----- Given text -----

However, often CPA firms get held for negligence when a recommended professional, with which the CPA is associated, is found to be fraudulent or incompetent. In such cases, a CPA firm can be held accountable for client losses or a blow to the client relationship, since it was a party to the endorsement.
Referrals can be easily avoided in totality. However, in the visibility of providing efficient referrals to retain a client relationship, following are some vital parameters to be considered, where a negligent referral risk can be mitigated or avoided:
1. Exercising Due Diligence
Once the basic investigation of a professional’s background, training, experience, reputation, professional credentials, and/or licensing are done and validated by a CPA firm, such an employee will be good to be referred should all of his records come clean. Saying so, the CPA should be knowledgeable about the employee’s core strengths and field of work such as financial planners/attorneys or architects.
The research and background check can be appended by an internet search to study positive or negative reviews (if available from the hire’s previous employment or clients) and attaining a high-level understanding of the quality of their work.

-----

• [To do]
**a.** Output the part of the CPA referral passage starting at "Referrals can be" and ending at "planners/attorneys or architects.".
**b.** Answer these questions from the CPA referral passage:
(i) For what can a CPA firm be held accountable when a professional it recommended is found to be fraudulent or incompetent?
(ii) What is the first parameter listed for mitigating or avoiding negligent referral risk?
(iii) By what can the research and background check be appended?
**c.** Summarize the CPA referral passage in two sentences.

----- Collected material -----

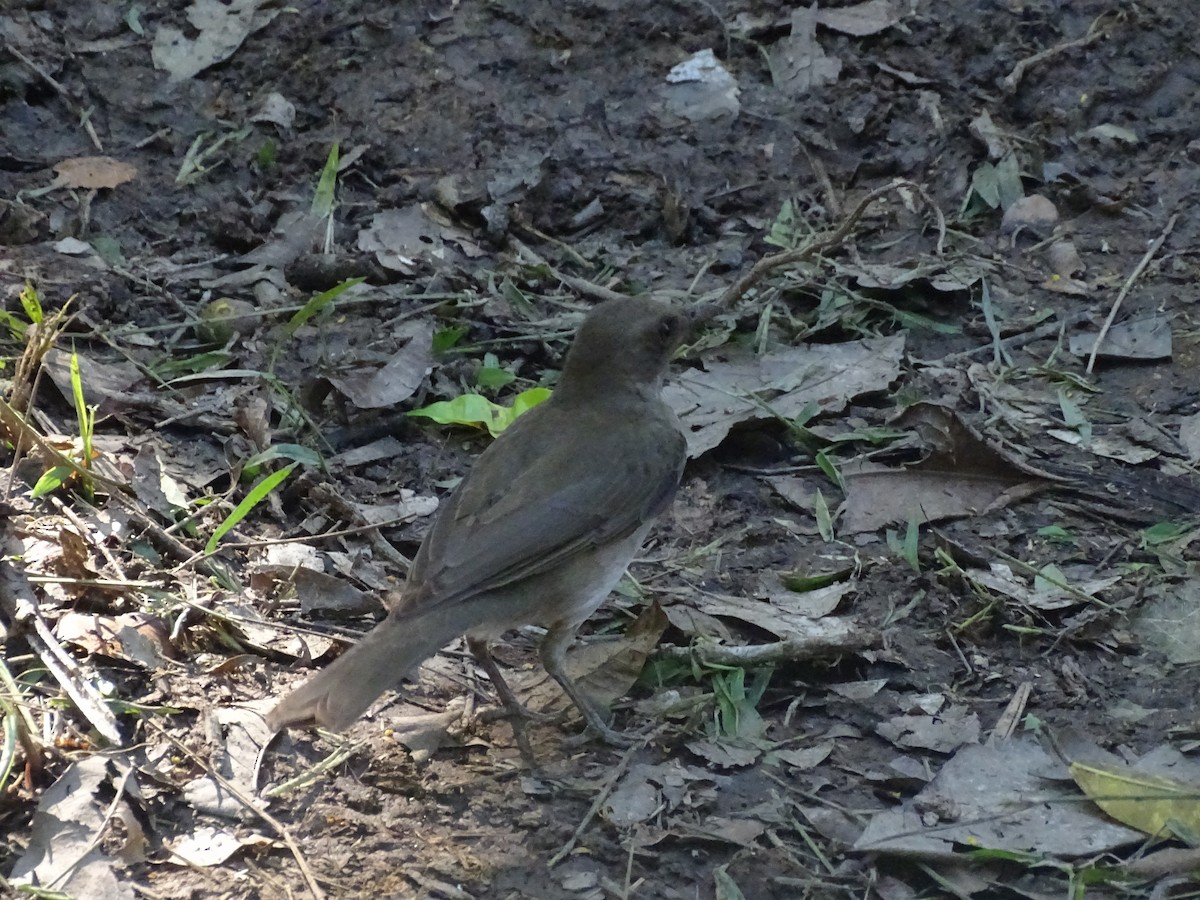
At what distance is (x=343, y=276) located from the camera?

-----

• [Outputs by task]
**a.**
Referrals can be easily avoided in totality. However, in the visibility of providing efficient referrals to retain a client relationship, following are some vital parameters to be considered, where a negligent referral risk can be mitigated or avoided:
1. Exercising Due Diligence
Once the basic investigation of a professional’s background, training, experience, reputation, professional credentials, and/or licensing are done and validated by a CPA firm, such an employee will be good to be referred should all of his records come clean. Saying so, the CPA should be knowledgeable about the employee’s core strengths and field of work such as financial planners/attorneys or architects.

**b.**
(i) Client losses or a blow to the client relationship.
(ii) Exercising due diligence.
(iii) An internet search to study positive or negative reviews.

**c.** A CPA firm can be held accountable for client losses or damage to the client relationship when a professional it recommended turns out to be fraudulent or incompetent. To mitigate this negligent referral risk, the firm should exercise due diligence: validate the professional's background, training, experience, reputation, credentials, and licensing, know their core strengths and field of work, and search the internet for reviews of their work.